■ **DIRECTIONS**:
1. According to the pond creature thread, how many Leopard frogs moved into Barb's new pond?
2. Resume the forum thread about the mystery creature in the pond, picking up after its last line.

■ **SELECTED EXTRACT**:
# Mystery Creature



## KiltyONeal (Jan 25, 2006)

I was feeding my fish today and saw this little dude in one of my ponds. It had four legs and a tail, so I'm pretty sure it's related to the Loch Ness Monster. ;o)


----------



## flamingo (Nov 5, 2005)

awww cute little "almost developed" little frog!


----------



## hogan7 (Sep 21, 2005)

its a frog inbetween the tadpole and adult stages


----------



## BIT01 (Jun 18, 2006)

yep I've seen one of those before. I've made one repetidly bang it's head on a glass tank. It's probably harmless.


----------



## Barb (Jun 25, 2006)

How cute! We have 5 or 6 Leopard frogs that have moved into our new pond. I imagine one day in the next few years I might see one of those "mystery creatures", too.


----------



## KiltyONeal (Jan 25, 2006)

I saw him again today. I was feeding the fish and he popped up suddenly. I just hope he doesn't leap up and go for my jugular some day when I'm leaning over the surface of the pond.


----------



## Niki2105 (Apr 12, 2005)

How big are your fish... its a wonder they didnt eat him before he got that big. But that is a cute little "almost" frog you got there. lol.
Niki


----------



## KiltyONeal (Jan 25, 2006)

■ **Data entries**:
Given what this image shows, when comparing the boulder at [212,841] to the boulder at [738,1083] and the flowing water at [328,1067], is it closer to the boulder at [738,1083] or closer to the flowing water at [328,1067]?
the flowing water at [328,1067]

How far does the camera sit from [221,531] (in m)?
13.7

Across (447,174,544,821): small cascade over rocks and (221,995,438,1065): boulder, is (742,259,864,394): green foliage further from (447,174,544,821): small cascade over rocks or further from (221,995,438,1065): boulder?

...

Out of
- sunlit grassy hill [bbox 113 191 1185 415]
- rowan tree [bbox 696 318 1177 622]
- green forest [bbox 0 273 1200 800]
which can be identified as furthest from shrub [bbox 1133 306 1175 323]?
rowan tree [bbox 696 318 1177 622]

* * *

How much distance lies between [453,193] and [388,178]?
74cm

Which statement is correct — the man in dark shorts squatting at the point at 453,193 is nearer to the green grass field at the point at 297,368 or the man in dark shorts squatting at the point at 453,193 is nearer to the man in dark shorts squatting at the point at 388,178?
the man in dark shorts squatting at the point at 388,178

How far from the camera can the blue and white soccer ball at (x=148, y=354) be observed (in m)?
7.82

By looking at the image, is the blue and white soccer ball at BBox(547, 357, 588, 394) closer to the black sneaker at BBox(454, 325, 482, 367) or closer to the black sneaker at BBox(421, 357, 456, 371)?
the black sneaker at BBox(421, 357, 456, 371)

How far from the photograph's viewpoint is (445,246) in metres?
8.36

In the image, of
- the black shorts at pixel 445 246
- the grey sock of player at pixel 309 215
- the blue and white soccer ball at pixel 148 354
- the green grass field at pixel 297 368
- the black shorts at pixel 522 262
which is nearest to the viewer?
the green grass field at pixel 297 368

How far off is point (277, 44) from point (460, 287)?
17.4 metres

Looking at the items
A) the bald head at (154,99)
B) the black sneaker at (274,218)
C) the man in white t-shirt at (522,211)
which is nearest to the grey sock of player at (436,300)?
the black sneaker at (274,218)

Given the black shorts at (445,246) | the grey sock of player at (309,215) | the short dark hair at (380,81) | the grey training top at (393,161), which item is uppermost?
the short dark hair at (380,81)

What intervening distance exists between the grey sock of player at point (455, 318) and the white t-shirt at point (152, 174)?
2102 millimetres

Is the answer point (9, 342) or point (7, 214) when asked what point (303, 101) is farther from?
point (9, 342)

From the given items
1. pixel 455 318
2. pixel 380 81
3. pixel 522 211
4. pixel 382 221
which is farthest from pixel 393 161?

■ **ANSWERS FOR THE TASKS**:
1. 5 or 6

2.
I just have guppies and rainbow fish in that pond. He'll probably be making a meal of the fish soon!


----------



## BIT01 (Jun 18, 2006)

zFrogs normally don't eat fish. They will occasionially mistake them for food but then spit them back out. If that happens too often though the fish will get stressed and die.


----------



## flamingo (Nov 5, 2005)

Bit, I've had frogs sometimes go after smaller fish, but it's very rare. Watch out though...by having one frog in there that just about guarantees you'll have a lot more coming..

In our old big pond we thought it was cute because a little frog moved in, two weeks later we had over twenty. Was kinda cool but annoying when you had 3 bullfrogs the size of your hand croaking at night.


----------



## BIT01 (Jun 18, 2006)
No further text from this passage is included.